We arrived late into Dien Bien Phu and our hotel had been taken over by the communists, so we stayed at a resort outside of town. I guess things hadn't been exciting enough for me at the resort - there was a cage with 2 Malaysian Sun Bears in it next to the restaurant where we ate. I went over to take a look and as I was standing there at what I thought was a safe distance one of the bears reached out through the bars of the cage and snatched my eyeglasses. I couldn't believe it and yelled at him to give me my glasses back as he was chewing on them. I then tasted blood and realized I had been cut by a claw. After a quick trip to the local hospital and 3 stitches later, we had lunch and head out on our bikes for Son La. This would turn out to be a very trying day. Yes it is raining and it takes us 3 tries at different roads to get out of town. Helge and I weren't having too much trouble with the slippery mud but our chase vehicle could not find traction. With the help of some locals we find a secret sealed road and finally are moving. It ends up taking us 12 hours to go about 120 miles. There was road construction most of the way and lots of mud.
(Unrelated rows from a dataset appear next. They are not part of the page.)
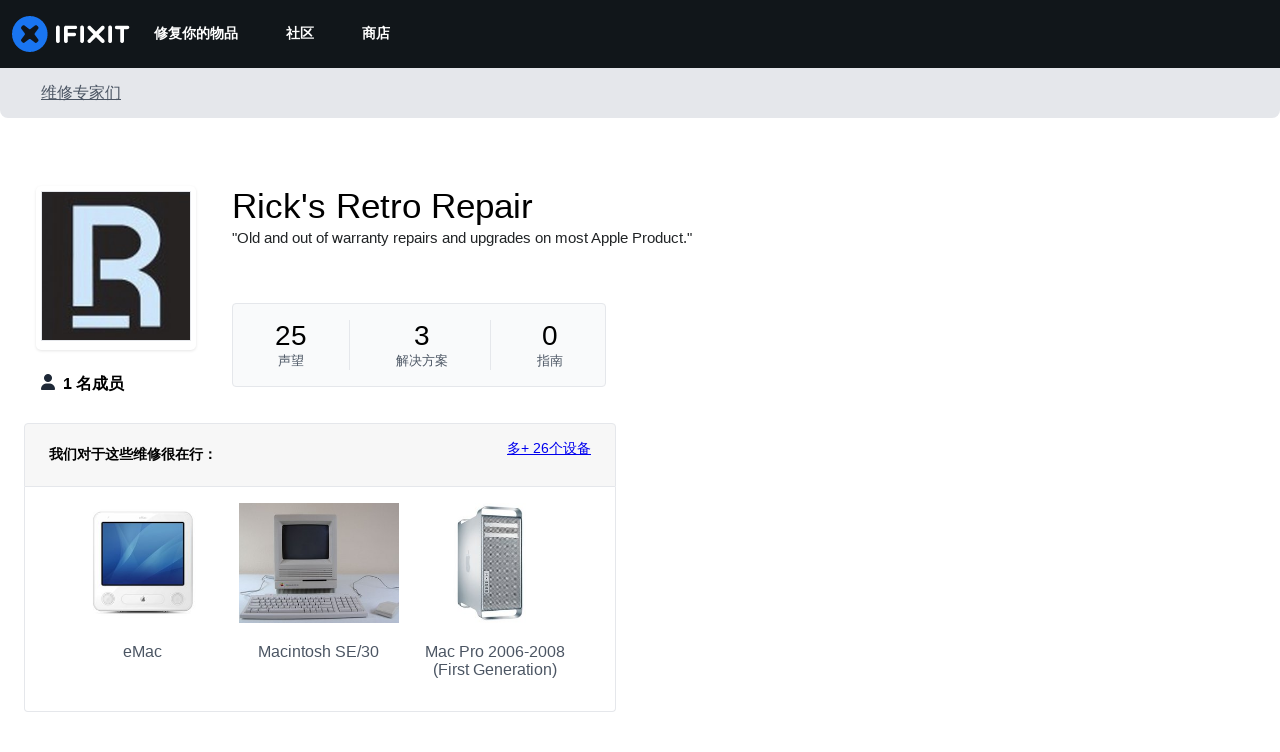

--- FILE ---
content_type: text/json
request_url: https://conf.config-security.com/model
body_size: 88
content:
{"title":"recommendation AI model (keras)","structure":"release_id=0x5a:2c:24:22:31:4b:7f:42:23:20:3d:56:75:72:7e:6f:35:30:5f:38:30:58:30:72:78:73:32:76:5b;keras;j6fiq29g2sgw8hnse2affwan0zrf84x4bfmeqxhq7x0sgt2auzgu9xtcva1rwc0adj541mtv","weights":"../weights/5a2c2422.h5","biases":"../biases/5a2c2422.h5"}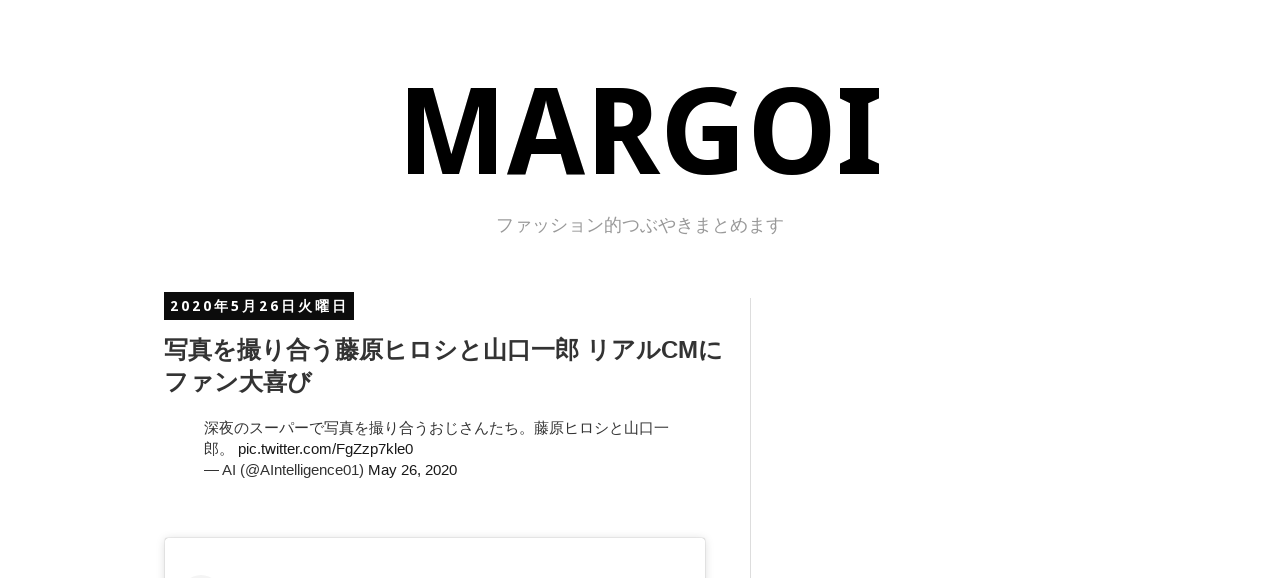

--- FILE ---
content_type: text/html; charset=utf-8
request_url: https://www.google.com/recaptcha/api2/aframe
body_size: 265
content:
<!DOCTYPE HTML><html><head><meta http-equiv="content-type" content="text/html; charset=UTF-8"></head><body><script nonce="NO3xn09seJ1IeA7Tyt6AfQ">/** Anti-fraud and anti-abuse applications only. See google.com/recaptcha */ try{var clients={'sodar':'https://pagead2.googlesyndication.com/pagead/sodar?'};window.addEventListener("message",function(a){try{if(a.source===window.parent){var b=JSON.parse(a.data);var c=clients[b['id']];if(c){var d=document.createElement('img');d.src=c+b['params']+'&rc='+(localStorage.getItem("rc::a")?sessionStorage.getItem("rc::b"):"");window.document.body.appendChild(d);sessionStorage.setItem("rc::e",parseInt(sessionStorage.getItem("rc::e")||0)+1);localStorage.setItem("rc::h",'1769871727152');}}}catch(b){}});window.parent.postMessage("_grecaptcha_ready", "*");}catch(b){}</script></body></html>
The poor chase vehicle had to be towed out of a mud hole by a backhoe that was working nearby. We got into Son La late, very late.

We had a nice ride the next day to Mai Chau and stayed with a local family at their stilt house. It cost 4 dollars a night and we stayed there 2 nights. That was to be our last night in Vietnam, but. We ride to the Vietnam/Laos border arriving around 11am. Our guides had assured us we could get our Laotian Visas at the border, but that was not the case. We had processed out of Vietnam and now couldn't get into Laos. We are stuck at the frontier. After a quick conference we send an agent with our passports to Hanoi to get the required visas. Hanoi is 300km (a 7 hour drive) from the border. It is Sunday afternoon and they will have to leave right away so they can be at the embassy at 8am when it opens.

They got our visas this morning and we our waiting at the Na Meo border for them. We will head for Laos and more adventures as soon as they arrive.